Rodovias do Rio Grande do Sul

Por Arthur Soffiati

Arthur Soffiati / Divulgação

Não apenas as cidades do tipo ocidental – hoje espalhadas pelo mundo – representam um corpo estranho nos ecossistemas nativos formados por campos, savanas e florestas. As rodovias também, sobretudo as asfaltadas. Elas impermeabilizam o solo, exigem a remoção da vegetação nativa, estreitam vales de rios com pontes e bueiros subdimensionados, ameaçam a fauna aquática e terrestre, representando riscos também para pessoas. Quanto mais moderna, mais impactante é uma rodovia. Daí, merecer a rede viária uma especialização da ecologia denominada ecologia de estradas.

Estrada destruída pelas chuvas recentes no Rio Grande do Sul. Rio retomando seu curso

Nas extraordinariamente volumosas chuvas que se precipitaram sobre o Rio Grande do Sul, Uruguai e norte da Argentina recentemente, várias cidades foram simplesmente varridas do mapa. Fotos aéreas delas mostram amontoados de escombros e de lixo. Fala-se muito em refazê-las, não ficando muito claro se essa reconstrução será promovida nos moldes anteriores ou se haverá um grupo de trabalho para estudar, projetar e orientar a reconstrução de modo que a cidade não seja mais tão vulnerável à próxima tempestade. Solução definitiva é algo difícil de se conceber num mundo em permanente transformação. As mudanças climáticas antrópicas estão fortemente indicando que chuvas torrenciais e contínuas, alagamentos e transbordamentos, deslizamentos, queda e elevações de temperaturas vão se tornar cada vez mais ingentes e irregulares. Soluções ideais parecem impraticáveis. Portanto, não basta apenas um representante federal que coordene processos de reconstrução. Cada vez mais se impõe a criação de grupos de trabalho multi e transdisciplinar nos planos federal e estaduais pelo menos para estudar caso a caso as consequências e o enfrentamento de desastres naturais (que não são tão naturais assim).

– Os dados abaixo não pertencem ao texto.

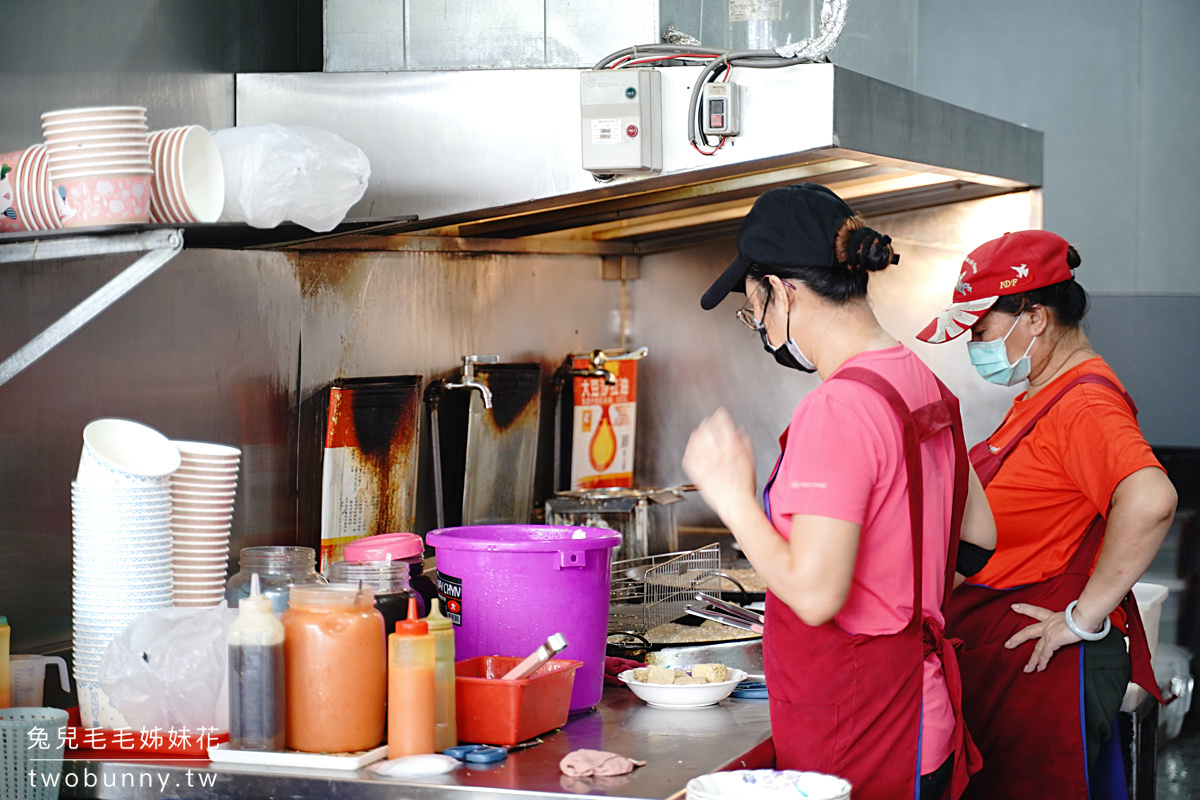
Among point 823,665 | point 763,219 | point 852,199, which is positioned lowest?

 Com relação a rodovias, um estudo recente mostrou onde as chuvas no Rio Grande do Sul mais afetaram a rede viária. Poder-se-ia supor que as maiores avarias ocorreram numa linha de direção norte-sul em virtude da orientação dos rios, que, em grande maioria, correm nesse sentido, formando o rio Guaíba, que desemboca na lagoa dos Patos. Porém, os estragos mais intensos foram registrados no sentido leste-oeste, entre as cidades de Gramado e Santa Maria, passando por São Leopoldo, Caxias do Sul, Porto Alegre, Lajeado e Santa Cruz do Sul.

Examine-se um mapa atualizado e verificar-se-á que a maior concentração de rodovias gaúchas se concentra nessa área. Elas formam uma espécie de barreira semiporosa para as águas fluviais, com suas pontes e bueiros. Muitas pontes ruíram, inclusive as flutuantes instaladas em regime de emergência pelo Exército. Muitos bueiros foram arrastados, abrindo brechas nas estradas e impedindo a circulação de veículos. Engana-se quem pensa que água não tem força de destruição por ser formada por moléculas unidas que giram umas sobre as outras de forma coesa.

Estradas interditadas no Rio Grande do Sul

A engenharia de estradas no Brasil ainda é muito atrasada. Reconstruir a malha viária no Rio Grande do Sul vai exigir uma nova concepção desse sistema tão consagrado em todo o mundo que é o das rodovias.